Why does ISS have two humanoid robots (rather impractical for microgravity) instead of something not human shaped?
A robot with "RCS" composed of a set of propellers could efficiently navigate the inside of ISS, aiding with "fetch" tasks, inspections and experiments (which could be performed remotely from Earth through the robot instead of involving the overworked crew) and essentially be of broad use as a mobile unit, unlike the robots on the station which are working in fixed locations.
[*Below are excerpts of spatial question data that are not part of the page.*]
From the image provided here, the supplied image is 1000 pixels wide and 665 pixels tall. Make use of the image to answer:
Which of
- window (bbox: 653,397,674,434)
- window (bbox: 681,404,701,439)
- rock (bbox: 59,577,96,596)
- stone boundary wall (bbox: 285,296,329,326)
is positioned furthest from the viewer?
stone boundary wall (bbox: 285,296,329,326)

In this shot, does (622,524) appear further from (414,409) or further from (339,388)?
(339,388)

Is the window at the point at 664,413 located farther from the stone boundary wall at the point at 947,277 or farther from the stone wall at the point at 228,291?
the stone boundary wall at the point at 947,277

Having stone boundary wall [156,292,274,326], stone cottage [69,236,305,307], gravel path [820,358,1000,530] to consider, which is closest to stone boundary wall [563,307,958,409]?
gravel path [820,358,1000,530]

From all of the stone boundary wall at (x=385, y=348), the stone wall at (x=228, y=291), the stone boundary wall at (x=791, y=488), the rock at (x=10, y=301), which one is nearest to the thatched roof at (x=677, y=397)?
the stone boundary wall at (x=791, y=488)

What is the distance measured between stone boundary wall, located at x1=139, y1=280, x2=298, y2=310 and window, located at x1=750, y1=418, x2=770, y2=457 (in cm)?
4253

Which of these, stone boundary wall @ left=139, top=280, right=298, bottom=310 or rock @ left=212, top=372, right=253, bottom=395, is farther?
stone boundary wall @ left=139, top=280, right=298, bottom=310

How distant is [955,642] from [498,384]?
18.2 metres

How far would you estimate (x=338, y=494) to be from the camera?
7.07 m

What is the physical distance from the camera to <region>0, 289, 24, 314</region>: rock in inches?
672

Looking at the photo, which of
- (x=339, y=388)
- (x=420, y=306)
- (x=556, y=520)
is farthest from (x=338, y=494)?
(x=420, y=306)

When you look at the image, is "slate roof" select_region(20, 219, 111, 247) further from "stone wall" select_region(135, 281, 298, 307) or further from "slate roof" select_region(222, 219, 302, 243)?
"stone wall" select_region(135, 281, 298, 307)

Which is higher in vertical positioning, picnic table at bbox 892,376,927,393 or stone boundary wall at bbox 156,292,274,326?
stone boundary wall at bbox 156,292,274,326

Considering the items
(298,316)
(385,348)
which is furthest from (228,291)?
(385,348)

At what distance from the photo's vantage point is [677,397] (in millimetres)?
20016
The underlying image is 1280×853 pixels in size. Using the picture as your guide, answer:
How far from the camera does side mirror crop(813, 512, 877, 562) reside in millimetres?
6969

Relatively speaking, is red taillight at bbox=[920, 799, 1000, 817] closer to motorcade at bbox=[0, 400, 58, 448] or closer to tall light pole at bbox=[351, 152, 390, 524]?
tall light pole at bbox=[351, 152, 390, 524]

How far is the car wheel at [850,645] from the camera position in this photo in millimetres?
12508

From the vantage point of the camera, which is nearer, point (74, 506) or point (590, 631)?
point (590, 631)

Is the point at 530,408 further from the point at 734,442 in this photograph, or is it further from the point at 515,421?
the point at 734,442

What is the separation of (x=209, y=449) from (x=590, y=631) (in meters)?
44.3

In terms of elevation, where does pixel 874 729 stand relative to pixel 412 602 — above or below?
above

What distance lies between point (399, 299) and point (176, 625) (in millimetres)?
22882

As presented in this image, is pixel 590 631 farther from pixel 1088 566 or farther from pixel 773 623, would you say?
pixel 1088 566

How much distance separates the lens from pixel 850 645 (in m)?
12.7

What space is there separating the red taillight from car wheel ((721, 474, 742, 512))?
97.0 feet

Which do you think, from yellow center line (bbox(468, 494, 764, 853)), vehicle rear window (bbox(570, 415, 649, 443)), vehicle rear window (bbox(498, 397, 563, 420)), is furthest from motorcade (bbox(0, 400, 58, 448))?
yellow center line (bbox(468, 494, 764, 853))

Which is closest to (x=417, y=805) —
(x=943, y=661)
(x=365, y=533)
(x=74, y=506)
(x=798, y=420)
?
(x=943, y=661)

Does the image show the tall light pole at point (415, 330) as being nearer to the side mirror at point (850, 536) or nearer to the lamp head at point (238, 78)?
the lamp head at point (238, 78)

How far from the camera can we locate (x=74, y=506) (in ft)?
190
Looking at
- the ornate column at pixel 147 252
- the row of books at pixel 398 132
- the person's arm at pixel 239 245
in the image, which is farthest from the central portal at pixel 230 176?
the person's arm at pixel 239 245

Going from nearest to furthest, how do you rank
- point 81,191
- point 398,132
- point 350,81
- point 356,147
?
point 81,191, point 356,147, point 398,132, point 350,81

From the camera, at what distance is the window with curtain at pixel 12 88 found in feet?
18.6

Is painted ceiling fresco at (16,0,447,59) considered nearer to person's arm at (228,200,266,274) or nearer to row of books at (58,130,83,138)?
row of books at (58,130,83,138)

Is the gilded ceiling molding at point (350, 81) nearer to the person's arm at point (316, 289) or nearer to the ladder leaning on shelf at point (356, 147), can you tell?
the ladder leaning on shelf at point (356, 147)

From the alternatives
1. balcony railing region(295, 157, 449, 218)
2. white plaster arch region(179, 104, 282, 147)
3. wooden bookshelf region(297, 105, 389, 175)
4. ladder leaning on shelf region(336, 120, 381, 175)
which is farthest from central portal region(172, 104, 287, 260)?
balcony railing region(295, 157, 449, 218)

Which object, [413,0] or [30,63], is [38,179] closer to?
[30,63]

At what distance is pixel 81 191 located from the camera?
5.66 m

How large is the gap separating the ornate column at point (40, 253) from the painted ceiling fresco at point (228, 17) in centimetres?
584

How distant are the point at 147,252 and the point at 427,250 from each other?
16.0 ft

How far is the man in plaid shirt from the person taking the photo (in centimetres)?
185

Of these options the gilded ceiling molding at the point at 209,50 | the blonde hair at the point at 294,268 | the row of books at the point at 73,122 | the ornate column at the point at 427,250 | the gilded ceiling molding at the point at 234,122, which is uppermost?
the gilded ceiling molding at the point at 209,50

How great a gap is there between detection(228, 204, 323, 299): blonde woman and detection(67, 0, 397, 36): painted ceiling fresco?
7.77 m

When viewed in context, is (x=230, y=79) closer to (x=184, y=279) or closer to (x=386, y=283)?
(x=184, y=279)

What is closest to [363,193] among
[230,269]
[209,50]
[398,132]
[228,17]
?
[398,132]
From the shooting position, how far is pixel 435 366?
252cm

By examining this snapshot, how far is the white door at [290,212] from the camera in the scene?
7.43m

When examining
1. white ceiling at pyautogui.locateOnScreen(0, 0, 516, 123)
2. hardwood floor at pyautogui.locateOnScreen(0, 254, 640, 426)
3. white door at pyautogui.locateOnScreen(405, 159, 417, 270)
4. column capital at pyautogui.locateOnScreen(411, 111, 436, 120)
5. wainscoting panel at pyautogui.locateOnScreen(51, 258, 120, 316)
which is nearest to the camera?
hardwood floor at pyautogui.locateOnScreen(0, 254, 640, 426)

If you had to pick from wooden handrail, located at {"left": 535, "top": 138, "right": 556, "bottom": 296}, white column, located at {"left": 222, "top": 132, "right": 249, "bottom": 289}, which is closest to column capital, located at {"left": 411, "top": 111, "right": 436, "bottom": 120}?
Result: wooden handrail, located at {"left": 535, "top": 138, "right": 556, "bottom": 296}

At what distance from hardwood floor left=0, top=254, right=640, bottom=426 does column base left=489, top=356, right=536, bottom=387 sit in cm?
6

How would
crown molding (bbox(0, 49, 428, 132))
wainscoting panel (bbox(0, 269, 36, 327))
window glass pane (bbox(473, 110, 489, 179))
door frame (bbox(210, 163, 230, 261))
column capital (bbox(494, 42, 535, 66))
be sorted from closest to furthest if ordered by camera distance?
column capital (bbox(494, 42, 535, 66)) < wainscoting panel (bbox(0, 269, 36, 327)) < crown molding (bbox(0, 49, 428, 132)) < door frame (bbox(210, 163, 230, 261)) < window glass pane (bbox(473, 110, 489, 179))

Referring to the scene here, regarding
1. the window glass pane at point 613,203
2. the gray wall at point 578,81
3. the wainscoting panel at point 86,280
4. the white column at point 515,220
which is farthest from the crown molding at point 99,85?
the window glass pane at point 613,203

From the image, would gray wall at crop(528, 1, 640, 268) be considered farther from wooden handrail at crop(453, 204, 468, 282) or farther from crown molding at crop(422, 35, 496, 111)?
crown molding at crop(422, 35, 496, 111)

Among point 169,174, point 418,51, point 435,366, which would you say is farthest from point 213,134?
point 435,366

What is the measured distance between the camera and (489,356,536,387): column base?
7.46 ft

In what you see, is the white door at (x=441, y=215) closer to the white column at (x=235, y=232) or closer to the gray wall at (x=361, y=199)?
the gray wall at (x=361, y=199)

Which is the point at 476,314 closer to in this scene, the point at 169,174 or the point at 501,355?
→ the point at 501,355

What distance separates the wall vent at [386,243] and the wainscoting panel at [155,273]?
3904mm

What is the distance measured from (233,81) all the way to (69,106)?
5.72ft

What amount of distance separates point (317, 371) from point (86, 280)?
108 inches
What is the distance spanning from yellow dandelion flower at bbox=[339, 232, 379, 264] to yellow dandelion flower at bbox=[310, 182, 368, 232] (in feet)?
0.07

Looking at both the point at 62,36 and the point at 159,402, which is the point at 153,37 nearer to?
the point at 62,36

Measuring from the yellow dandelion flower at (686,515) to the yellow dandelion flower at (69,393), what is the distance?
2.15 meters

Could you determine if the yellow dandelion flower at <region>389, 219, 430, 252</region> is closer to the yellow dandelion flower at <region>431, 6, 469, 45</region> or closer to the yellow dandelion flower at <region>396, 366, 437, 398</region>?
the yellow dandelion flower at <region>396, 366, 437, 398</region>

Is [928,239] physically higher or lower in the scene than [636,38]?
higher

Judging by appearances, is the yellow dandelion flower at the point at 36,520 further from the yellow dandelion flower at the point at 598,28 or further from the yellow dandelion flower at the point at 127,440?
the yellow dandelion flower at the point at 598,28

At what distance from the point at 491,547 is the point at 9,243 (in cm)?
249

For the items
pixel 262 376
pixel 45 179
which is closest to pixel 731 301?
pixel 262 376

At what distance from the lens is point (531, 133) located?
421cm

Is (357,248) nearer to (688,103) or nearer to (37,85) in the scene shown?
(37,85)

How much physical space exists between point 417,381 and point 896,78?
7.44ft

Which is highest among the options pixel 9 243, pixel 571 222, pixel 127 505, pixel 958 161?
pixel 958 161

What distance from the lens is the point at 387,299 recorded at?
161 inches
A small remote-controlled drone with some simple rocket engines (hydrazine, ion, even compressed gas), reaction wheels, camera, and a set of tools/manipulators could be stationed permanently on the outside of ISS and save weeks of cumbersome EVA time by performing inspections, simple repairs, assisting astronauts during EVA, or even flying a couple kilometers away for photoshoot opportunities, examining (or capture) of objects like the loose antenna cover - or even serve as a makeshift EMU unit to pull astronauts around.
Dedicated manipulators with tools would be more useful than fake arms, never mind the completely useless legs. When I read Chris Hadfield's AMA, I couldn't help an impression he was underwhelmed by KIROBO and the Robonaut. OTOH, he was quite enthusiastic about Canadarm 2, which is a genuine help for the astronauts.
So, why the decision to go with totally impractical "humanoid" option?